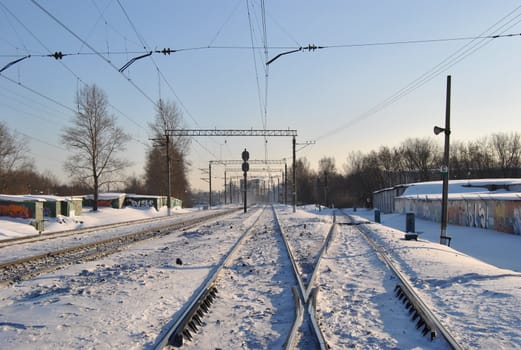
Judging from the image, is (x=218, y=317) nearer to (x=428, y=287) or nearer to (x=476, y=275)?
(x=428, y=287)

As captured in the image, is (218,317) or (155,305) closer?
(218,317)

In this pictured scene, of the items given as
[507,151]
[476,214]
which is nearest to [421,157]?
[507,151]

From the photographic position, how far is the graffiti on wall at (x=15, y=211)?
108 ft

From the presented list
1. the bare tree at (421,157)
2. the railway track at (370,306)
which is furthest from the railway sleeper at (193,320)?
the bare tree at (421,157)

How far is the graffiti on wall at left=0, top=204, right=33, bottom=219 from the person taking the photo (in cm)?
3281

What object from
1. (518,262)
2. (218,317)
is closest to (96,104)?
(518,262)

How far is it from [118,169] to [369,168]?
80.3 metres

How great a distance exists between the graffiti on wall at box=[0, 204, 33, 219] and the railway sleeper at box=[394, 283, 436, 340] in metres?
30.5

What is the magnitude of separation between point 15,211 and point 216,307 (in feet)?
99.1

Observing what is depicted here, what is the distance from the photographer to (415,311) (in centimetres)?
705

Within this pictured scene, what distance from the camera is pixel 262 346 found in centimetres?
573

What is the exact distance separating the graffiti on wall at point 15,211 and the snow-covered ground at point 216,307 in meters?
22.2

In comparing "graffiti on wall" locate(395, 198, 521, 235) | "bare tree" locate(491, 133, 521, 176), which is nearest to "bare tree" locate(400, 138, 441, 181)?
"bare tree" locate(491, 133, 521, 176)

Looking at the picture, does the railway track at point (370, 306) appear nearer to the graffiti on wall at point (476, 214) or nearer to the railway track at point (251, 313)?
the railway track at point (251, 313)
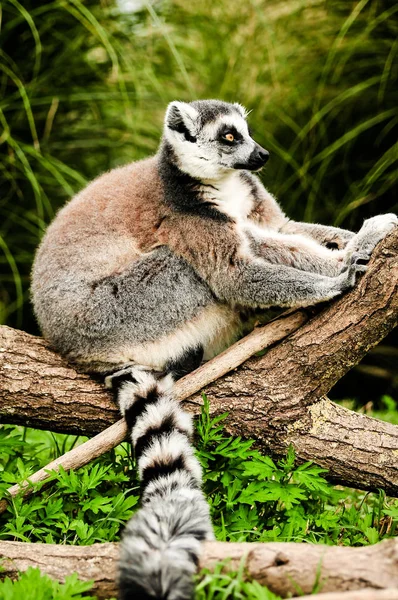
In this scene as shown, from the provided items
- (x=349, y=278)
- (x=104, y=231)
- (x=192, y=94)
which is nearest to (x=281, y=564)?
(x=349, y=278)

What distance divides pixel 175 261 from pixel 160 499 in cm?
166

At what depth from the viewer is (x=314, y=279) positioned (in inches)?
151

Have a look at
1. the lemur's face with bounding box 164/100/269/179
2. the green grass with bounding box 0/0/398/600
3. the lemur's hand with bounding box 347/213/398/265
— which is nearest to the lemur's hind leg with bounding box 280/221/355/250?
the lemur's hand with bounding box 347/213/398/265

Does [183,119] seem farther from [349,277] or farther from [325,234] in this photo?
[349,277]

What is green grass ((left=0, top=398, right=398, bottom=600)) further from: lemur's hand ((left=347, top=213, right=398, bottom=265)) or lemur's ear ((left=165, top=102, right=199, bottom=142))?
lemur's ear ((left=165, top=102, right=199, bottom=142))

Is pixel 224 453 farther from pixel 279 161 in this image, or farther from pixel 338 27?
pixel 338 27

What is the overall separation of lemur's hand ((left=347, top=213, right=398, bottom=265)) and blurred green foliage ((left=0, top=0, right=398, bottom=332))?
205cm

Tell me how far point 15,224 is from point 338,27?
374 cm

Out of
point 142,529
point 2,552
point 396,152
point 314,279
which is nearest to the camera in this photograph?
point 142,529

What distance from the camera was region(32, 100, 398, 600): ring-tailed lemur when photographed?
394 cm

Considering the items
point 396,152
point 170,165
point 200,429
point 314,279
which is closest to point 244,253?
point 314,279

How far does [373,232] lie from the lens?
12.9ft

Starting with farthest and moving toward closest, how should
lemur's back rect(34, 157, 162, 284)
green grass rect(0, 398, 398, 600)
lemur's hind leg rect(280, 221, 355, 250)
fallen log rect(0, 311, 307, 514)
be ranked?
1. lemur's hind leg rect(280, 221, 355, 250)
2. lemur's back rect(34, 157, 162, 284)
3. fallen log rect(0, 311, 307, 514)
4. green grass rect(0, 398, 398, 600)

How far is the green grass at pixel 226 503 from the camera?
10.8 ft
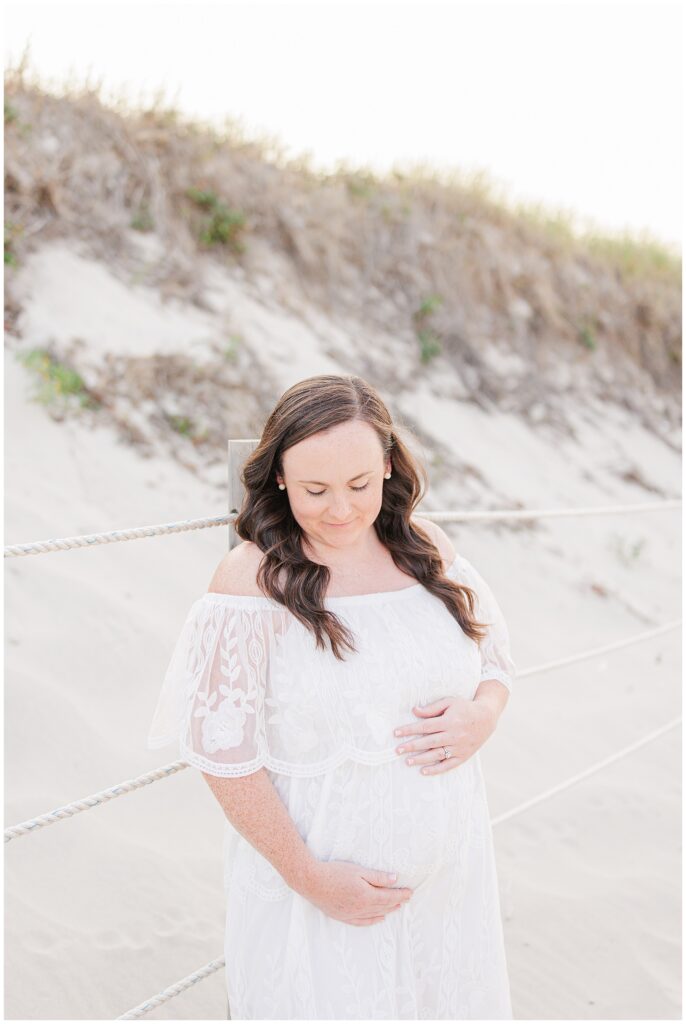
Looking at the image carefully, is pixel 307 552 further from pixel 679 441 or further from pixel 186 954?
pixel 679 441

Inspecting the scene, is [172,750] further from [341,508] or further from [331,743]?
[341,508]

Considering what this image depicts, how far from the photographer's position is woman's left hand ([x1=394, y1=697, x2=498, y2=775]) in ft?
5.57

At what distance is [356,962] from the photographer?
169 cm

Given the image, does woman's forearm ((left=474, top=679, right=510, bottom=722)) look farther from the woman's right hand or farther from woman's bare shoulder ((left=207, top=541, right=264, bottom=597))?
woman's bare shoulder ((left=207, top=541, right=264, bottom=597))

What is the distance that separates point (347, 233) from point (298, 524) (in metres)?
7.17

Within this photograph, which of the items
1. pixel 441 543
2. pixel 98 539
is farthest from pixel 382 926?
pixel 98 539

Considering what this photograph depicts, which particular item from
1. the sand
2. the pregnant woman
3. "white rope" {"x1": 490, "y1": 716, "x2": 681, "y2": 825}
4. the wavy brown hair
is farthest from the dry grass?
the pregnant woman

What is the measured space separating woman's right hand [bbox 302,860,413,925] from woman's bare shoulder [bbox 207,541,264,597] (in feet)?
1.63

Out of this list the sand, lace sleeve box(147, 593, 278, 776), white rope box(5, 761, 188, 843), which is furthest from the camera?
the sand

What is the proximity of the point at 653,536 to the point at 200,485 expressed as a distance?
4.48 m

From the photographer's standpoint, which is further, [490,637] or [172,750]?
[172,750]

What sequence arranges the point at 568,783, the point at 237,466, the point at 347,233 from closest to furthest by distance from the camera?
1. the point at 237,466
2. the point at 568,783
3. the point at 347,233

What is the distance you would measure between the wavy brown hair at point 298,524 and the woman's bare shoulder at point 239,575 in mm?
17

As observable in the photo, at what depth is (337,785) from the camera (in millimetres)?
1684
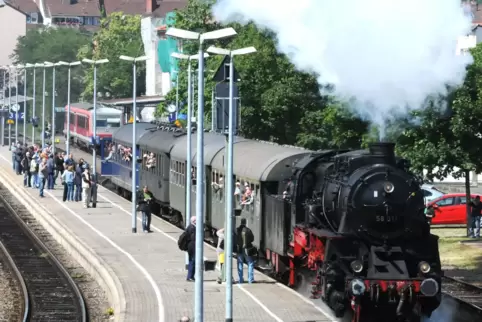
☆ ☆ ☆
Reproduce the full listing above verbatim, omitting the pictures.

*Task solution*
Judging from the image, is (x=218, y=317) nearer to (x=428, y=287) or nearer to (x=476, y=275)?
(x=428, y=287)

As captured in the image, is (218,317) or (155,305) closer?
(218,317)

In this pictured scene, of the items given as
[507,151]
[476,214]
which is nearest to [421,157]?
[507,151]

From the photographic position, how far is the graffiti on wall at (x=15, y=211)?
108 ft

From the presented list
1. the bare tree at (421,157)
2. the railway track at (370,306)
which is furthest from the railway sleeper at (193,320)?
the bare tree at (421,157)

How far is the graffiti on wall at left=0, top=204, right=33, bottom=219 from the person taking the photo (in cm)?
3281

What object from
1. (518,262)
2. (218,317)
is closest to (96,104)?
(518,262)

How far is it from [118,169] to [369,168]?
80.3 metres

How great a distance exists between the graffiti on wall at box=[0, 204, 33, 219] and the railway sleeper at box=[394, 283, 436, 340] in metres?
30.5

What is the magnitude of separation between point 15,211 and point 216,307 (in feet)?
99.1

Observing what is depicted here, what is the distance from the photographer to (415,311) (in centimetres)?
705

Within this pictured scene, what distance from the camera is pixel 262 346 found in centimetres?
573

What is the exact distance separating the graffiti on wall at point 15,211 and the snow-covered ground at point 216,307 in meters?
22.2

In comparing "graffiti on wall" locate(395, 198, 521, 235) | "bare tree" locate(491, 133, 521, 176), which is nearest to "bare tree" locate(400, 138, 441, 181)?
"bare tree" locate(491, 133, 521, 176)

Looking at the picture, does the railway track at point (370, 306) appear nearer to the graffiti on wall at point (476, 214) or nearer to the railway track at point (251, 313)?
the railway track at point (251, 313)
In this scene as shown, from the provided items
- (x=349, y=278)
- (x=104, y=231)
- (x=192, y=94)
which is nearest to (x=281, y=564)?
(x=349, y=278)

What distance divides pixel 175 261 from pixel 160 499 in cm?
166

At what depth from the viewer is (x=314, y=279) positioned (in inches)?
151

Have a look at
1. the lemur's face with bounding box 164/100/269/179
2. the green grass with bounding box 0/0/398/600
3. the lemur's hand with bounding box 347/213/398/265
— which is nearest to the lemur's hind leg with bounding box 280/221/355/250?
the lemur's hand with bounding box 347/213/398/265

Does [183,119] seem farther from [349,277] or farther from [325,234] in this photo?
[349,277]

What is green grass ((left=0, top=398, right=398, bottom=600)) further from: lemur's hand ((left=347, top=213, right=398, bottom=265)) or lemur's ear ((left=165, top=102, right=199, bottom=142))?
lemur's ear ((left=165, top=102, right=199, bottom=142))

Is pixel 224 453 farther from pixel 279 161 in this image, or farther from pixel 338 27?
pixel 338 27

What is the overall separation of lemur's hand ((left=347, top=213, right=398, bottom=265)) and blurred green foliage ((left=0, top=0, right=398, bottom=332))?
205cm

Tell me how far point 15,224 is from point 338,27?
374 cm

Out of
point 142,529
point 2,552
point 396,152
point 314,279
which is nearest to the camera in this photograph?
point 142,529

What distance from the camera was region(32, 100, 398, 600): ring-tailed lemur when photographed?
394 cm

Considering the items
point 396,152
point 170,165
point 200,429
point 314,279
which is closest to point 244,253?
point 314,279

How far does [373,232] lie from the lens?
12.9ft

Starting with farthest and moving toward closest, how should
lemur's back rect(34, 157, 162, 284)
green grass rect(0, 398, 398, 600)
lemur's hind leg rect(280, 221, 355, 250)
fallen log rect(0, 311, 307, 514)
be ranked?
1. lemur's hind leg rect(280, 221, 355, 250)
2. lemur's back rect(34, 157, 162, 284)
3. fallen log rect(0, 311, 307, 514)
4. green grass rect(0, 398, 398, 600)

How far is the green grass at pixel 226 503 from the camera?
10.8 ft
Looking at the image carefully, is pixel 307 552 further from pixel 679 441 or further from pixel 186 954?
pixel 679 441

Inspecting the scene, is [172,750] further from [341,508] or further from [331,743]?
[341,508]

Considering what this image depicts, how far from the photographer's position is woman's left hand ([x1=394, y1=697, x2=498, y2=775]) in ft?
5.57

At what distance is [356,962] from the photographer?
169 cm

Given the image, does woman's forearm ((left=474, top=679, right=510, bottom=722)) look farther from the woman's right hand or farther from woman's bare shoulder ((left=207, top=541, right=264, bottom=597))?
woman's bare shoulder ((left=207, top=541, right=264, bottom=597))

What is the distance that separates point (347, 233) from point (298, 524) (in metres)?
7.17

Within this photograph, which of the items
1. pixel 441 543
2. pixel 98 539
is farthest from pixel 382 926?
pixel 98 539

Considering what this photograph depicts, which particular item from
1. the sand
2. the pregnant woman
3. "white rope" {"x1": 490, "y1": 716, "x2": 681, "y2": 825}
4. the wavy brown hair
is farthest from the dry grass?
the pregnant woman

What is the measured space separating woman's right hand [bbox 302,860,413,925] from woman's bare shoulder [bbox 207,541,264,597] (in feet)?
1.63

Out of this list the sand, lace sleeve box(147, 593, 278, 776), white rope box(5, 761, 188, 843), which is furthest from the camera?
the sand

What is the proximity of the point at 653,536 to the point at 200,485 expressed as a distance?
4.48 m

From the photographer's standpoint, which is further, [490,637] or [172,750]?
[172,750]

What sequence arranges the point at 568,783, the point at 237,466, the point at 347,233 from closest to furthest by distance from the camera?
1. the point at 237,466
2. the point at 568,783
3. the point at 347,233

What is the distance you would measure between the wavy brown hair at point 298,524 and the woman's bare shoulder at point 239,575 in mm?
17

As observable in the photo, at what depth is (337,785) from the camera (in millimetres)?
1684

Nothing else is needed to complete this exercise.